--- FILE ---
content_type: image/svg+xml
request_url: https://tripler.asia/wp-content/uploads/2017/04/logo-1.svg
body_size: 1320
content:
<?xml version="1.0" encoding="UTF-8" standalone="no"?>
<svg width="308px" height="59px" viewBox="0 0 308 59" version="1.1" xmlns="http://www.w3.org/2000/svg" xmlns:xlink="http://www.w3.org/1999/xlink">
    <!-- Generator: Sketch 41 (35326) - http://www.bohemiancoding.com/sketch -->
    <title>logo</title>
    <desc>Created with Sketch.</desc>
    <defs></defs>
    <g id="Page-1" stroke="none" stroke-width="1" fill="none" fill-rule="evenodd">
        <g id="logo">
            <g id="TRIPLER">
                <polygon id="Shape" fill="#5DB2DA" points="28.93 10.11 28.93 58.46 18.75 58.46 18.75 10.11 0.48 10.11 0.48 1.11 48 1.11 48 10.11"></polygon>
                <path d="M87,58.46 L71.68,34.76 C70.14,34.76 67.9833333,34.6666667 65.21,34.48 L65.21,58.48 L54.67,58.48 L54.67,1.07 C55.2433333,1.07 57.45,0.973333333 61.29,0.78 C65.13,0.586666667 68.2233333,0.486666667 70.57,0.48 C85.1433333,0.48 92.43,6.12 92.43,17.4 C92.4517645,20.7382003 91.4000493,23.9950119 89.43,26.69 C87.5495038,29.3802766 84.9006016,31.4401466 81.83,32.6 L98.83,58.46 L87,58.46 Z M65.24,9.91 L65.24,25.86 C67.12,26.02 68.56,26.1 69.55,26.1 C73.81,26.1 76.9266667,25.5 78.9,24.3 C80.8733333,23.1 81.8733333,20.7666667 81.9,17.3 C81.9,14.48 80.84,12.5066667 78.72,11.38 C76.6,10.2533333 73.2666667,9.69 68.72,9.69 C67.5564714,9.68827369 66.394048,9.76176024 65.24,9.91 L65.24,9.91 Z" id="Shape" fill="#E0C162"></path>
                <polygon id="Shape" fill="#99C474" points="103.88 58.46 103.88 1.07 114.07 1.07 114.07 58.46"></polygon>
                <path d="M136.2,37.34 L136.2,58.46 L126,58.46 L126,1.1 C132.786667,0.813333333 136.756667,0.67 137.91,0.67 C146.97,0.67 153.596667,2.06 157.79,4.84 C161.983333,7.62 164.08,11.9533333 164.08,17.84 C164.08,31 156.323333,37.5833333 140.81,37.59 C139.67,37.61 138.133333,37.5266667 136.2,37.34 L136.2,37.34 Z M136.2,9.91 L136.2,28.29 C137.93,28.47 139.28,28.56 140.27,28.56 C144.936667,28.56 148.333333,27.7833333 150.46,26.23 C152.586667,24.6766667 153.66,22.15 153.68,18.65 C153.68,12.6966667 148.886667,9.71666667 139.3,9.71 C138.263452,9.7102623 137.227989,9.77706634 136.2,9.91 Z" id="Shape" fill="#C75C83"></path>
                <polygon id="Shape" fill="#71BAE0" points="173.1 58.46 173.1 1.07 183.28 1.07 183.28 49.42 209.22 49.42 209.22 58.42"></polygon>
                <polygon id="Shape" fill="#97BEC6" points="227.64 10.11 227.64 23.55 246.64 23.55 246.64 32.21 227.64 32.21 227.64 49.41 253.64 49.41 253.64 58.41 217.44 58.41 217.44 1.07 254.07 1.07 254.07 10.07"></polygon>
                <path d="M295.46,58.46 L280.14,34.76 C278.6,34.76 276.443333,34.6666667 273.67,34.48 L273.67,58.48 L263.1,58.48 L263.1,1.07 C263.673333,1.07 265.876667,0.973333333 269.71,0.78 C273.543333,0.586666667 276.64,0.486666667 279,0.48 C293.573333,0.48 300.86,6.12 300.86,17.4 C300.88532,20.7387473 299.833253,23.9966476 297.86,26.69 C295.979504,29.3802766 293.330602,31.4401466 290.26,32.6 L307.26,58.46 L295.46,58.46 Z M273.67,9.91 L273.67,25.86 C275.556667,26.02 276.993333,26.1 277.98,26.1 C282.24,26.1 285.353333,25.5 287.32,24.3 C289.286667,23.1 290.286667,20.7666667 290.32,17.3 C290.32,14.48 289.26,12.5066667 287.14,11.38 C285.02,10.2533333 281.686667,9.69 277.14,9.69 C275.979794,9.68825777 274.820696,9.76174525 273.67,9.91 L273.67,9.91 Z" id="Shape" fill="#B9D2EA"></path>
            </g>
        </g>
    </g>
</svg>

> **To do**
Copy out the records once more, exactly as they are written.

> **Task solution**
--- FILE ---
content_type: image/svg+xml
request_url: https://tripler.asia/wp-content/uploads/2017/04/logo-1.svg
body_size: 1320
content:
<?xml version="1.0" encoding="UTF-8" standalone="no"?>
<svg width="308px" height="59px" viewBox="0 0 308 59" version="1.1" xmlns="http://www.w3.org/2000/svg" xmlns:xlink="http://www.w3.org/1999/xlink">
    <!-- Generator: Sketch 41 (35326) - http://www.bohemiancoding.com/sketch -->
    <title>logo</title>
    <desc>Created with Sketch.</desc>
    <defs></defs>
    <g id="Page-1" stroke="none" stroke-width="1" fill="none" fill-rule="evenodd">
        <g id="logo">
            <g id="TRIPLER">
                <polygon id="Shape" fill="#5DB2DA" points="28.93 10.11 28.93 58.46 18.75 58.46 18.75 10.11 0.48 10.11 0.48 1.11 48 1.11 48 10.11"></polygon>
                <path d="M87,58.46 L71.68,34.76 C70.14,34.76 67.9833333,34.6666667 65.21,34.48 L65.21,58.48 L54.67,58.48 L54.67,1.07 C55.2433333,1.07 57.45,0.973333333 61.29,0.78 C65.13,0.586666667 68.2233333,0.486666667 70.57,0.48 C85.1433333,0.48 92.43,6.12 92.43,17.4 C92.4517645,20.7382003 91.4000493,23.9950119 89.43,26.69 C87.5495038,29.3802766 84.9006016,31.4401466 81.83,32.6 L98.83,58.46 L87,58.46 Z M65.24,9.91 L65.24,25.86 C67.12,26.02 68.56,26.1 69.55,26.1 C73.81,26.1 76.9266667,25.5 78.9,24.3 C80.8733333,23.1 81.8733333,20.7666667 81.9,17.3 C81.9,14.48 80.84,12.5066667 78.72,11.38 C76.6,10.2533333 73.2666667,9.69 68.72,9.69 C67.5564714,9.68827369 66.394048,9.76176024 65.24,9.91 L65.24,9.91 Z" id="Shape" fill="#E0C162"></path>
                <polygon id="Shape" fill="#99C474" points="103.88 58.46 103.88 1.07 114.07 1.07 114.07 58.46"></polygon>
                <path d="M136.2,37.34 L136.2,58.46 L126,58.46 L126,1.1 C132.786667,0.813333333 136.756667,0.67 137.91,0.67 C146.97,0.67 153.596667,2.06 157.79,4.84 C161.983333,7.62 164.08,11.9533333 164.08,17.84 C164.08,31 156.323333,37.5833333 140.81,37.59 C139.67,37.61 138.133333,37.5266667 136.2,37.34 L136.2,37.34 Z M136.2,9.91 L136.2,28.29 C137.93,28.47 139.28,28.56 140.27,28.56 C144.936667,28.56 148.333333,27.7833333 150.46,26.23 C152.586667,24.6766667 153.66,22.15 153.68,18.65 C153.68,12.6966667 148.886667,9.71666667 139.3,9.71 C138.263452,9.7102623 137.227989,9.77706634 136.2,9.91 Z" id="Shape" fill="#C75C83"></path>
                <polygon id="Shape" fill="#71BAE0" points="173.1 58.46 173.1 1.07 183.28 1.07 183.28 49.42 209.22 49.42 209.22 58.42"></polygon>
                <polygon id="Shape" fill="#97BEC6" points="227.64 10.11 227.64 23.55 246.64 23.55 246.64 32.21 227.64 32.21 227.64 49.41 253.64 49.41 253.64 58.41 217.44 58.41 217.44 1.07 254.07 1.07 254.07 10.07"></polygon>
                <path d="M295.46,58.46 L280.14,34.76 C278.6,34.76 276.443333,34.6666667 273.67,34.48 L273.67,58.48 L263.1,58.48 L263.1,1.07 C263.673333,1.07 265.876667,0.973333333 269.71,0.78 C273.543333,0.586666667 276.64,0.486666667 279,0.48 C293.573333,0.48 300.86,6.12 300.86,17.4 C300.88532,20.7387473 299.833253,23.9966476 297.86,26.69 C295.979504,29.3802766 293.330602,31.4401466 290.26,32.6 L307.26,58.46 L295.46,58.46 Z M273.67,9.91 L273.67,25.86 C275.556667,26.02 276.993333,26.1 277.98,26.1 C282.24,26.1 285.353333,25.5 287.32,24.3 C289.286667,23.1 290.286667,20.7666667 290.32,17.3 C290.32,14.48 289.26,12.5066667 287.14,11.38 C285.02,10.2533333 281.686667,9.69 277.14,9.69 C275.979794,9.68825777 274.820696,9.76174525 273.67,9.91 L273.67,9.91 Z" id="Shape" fill="#B9D2EA"></path>
            </g>
        </g>
    </g>
</svg>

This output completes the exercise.